En l'espèce, la société SIGMA INFORMATIQUE avait proposé un logiciel qui ne permettait pas le « passage à l'an 2000 ».

Ce qui est stigmatisé dans la décision est le fait que la société savait que le logiciel ne supporterait pas le passage à l'an 2000, sauf mise à jour qu'elle facturerait et alors qu'existait déjà une version disponible du logiciel qui le permettait.

La Cour constate que « tout concepteur d'un progiciel a l'obligation de s'assurer que ce progiciel, au moment de sa cession, répond tant aux besoins du client qu'aux obligations légales prévues ou prévisibles pour sa durée de vie, soit quatre ans, durée de l'amortissement, ou sept ans, durée d'utilisation effective ... ».

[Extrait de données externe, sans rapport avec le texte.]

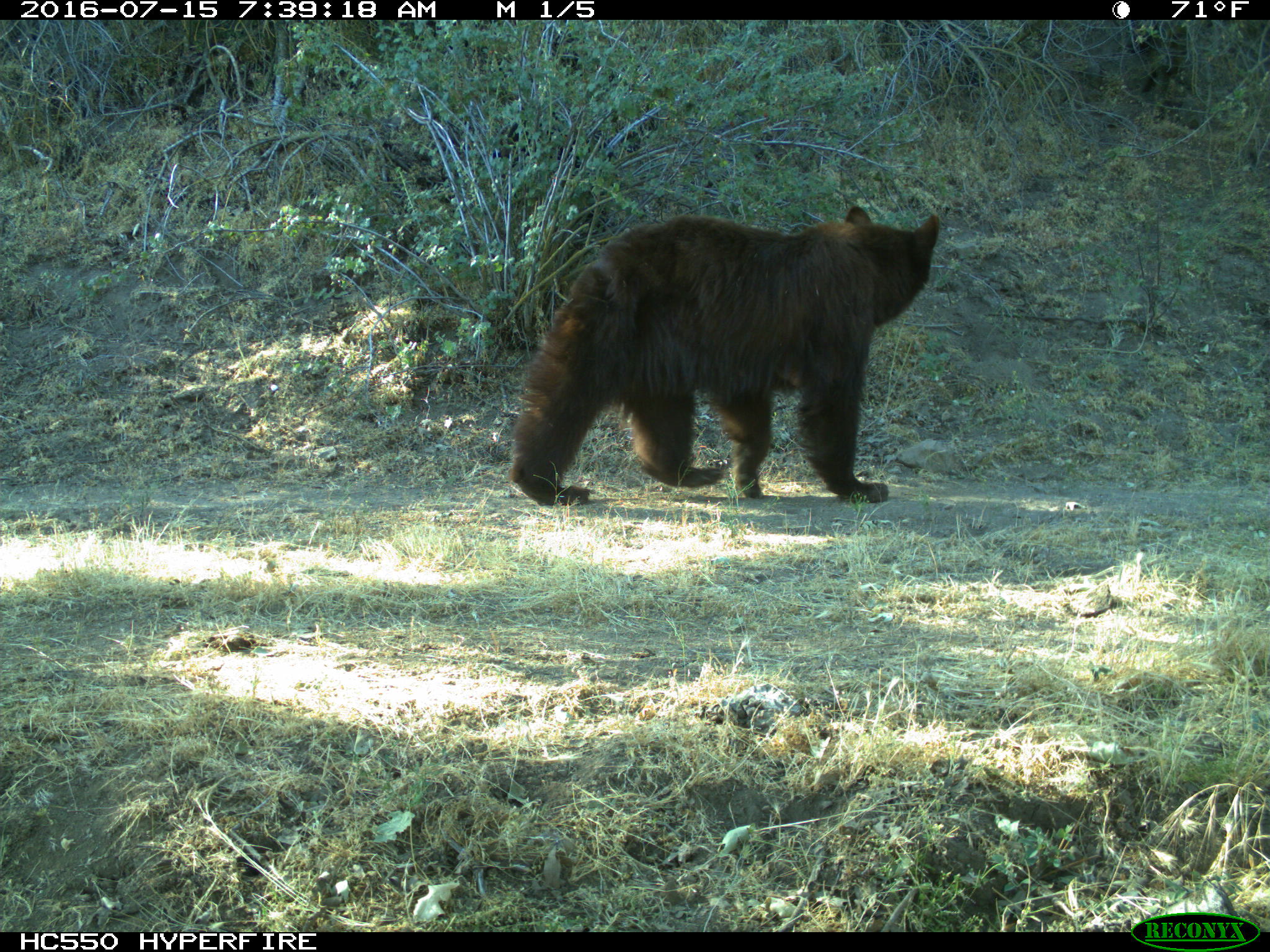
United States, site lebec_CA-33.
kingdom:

En conséquence, la société SIGMA INFORMATIQUE aurait dû, soit proposer la version de son logiciel (V3) qui supportait le passage à l'an 2000, soit informer ses clients de la nécessité de mettre à jour le produit qu'elle livrait « et du montant des frais devant être supportés ».

On le voit, la Cour de Cassation considère que le devoir de conseil qui pèse sur l'éditeur informatique est particulièrement fort.

Il est à noter également dans cette instance l'intéressante condamnation in solidum d'un professionnel de l'informatique qui avait assisté le client visiblement sans plus-value.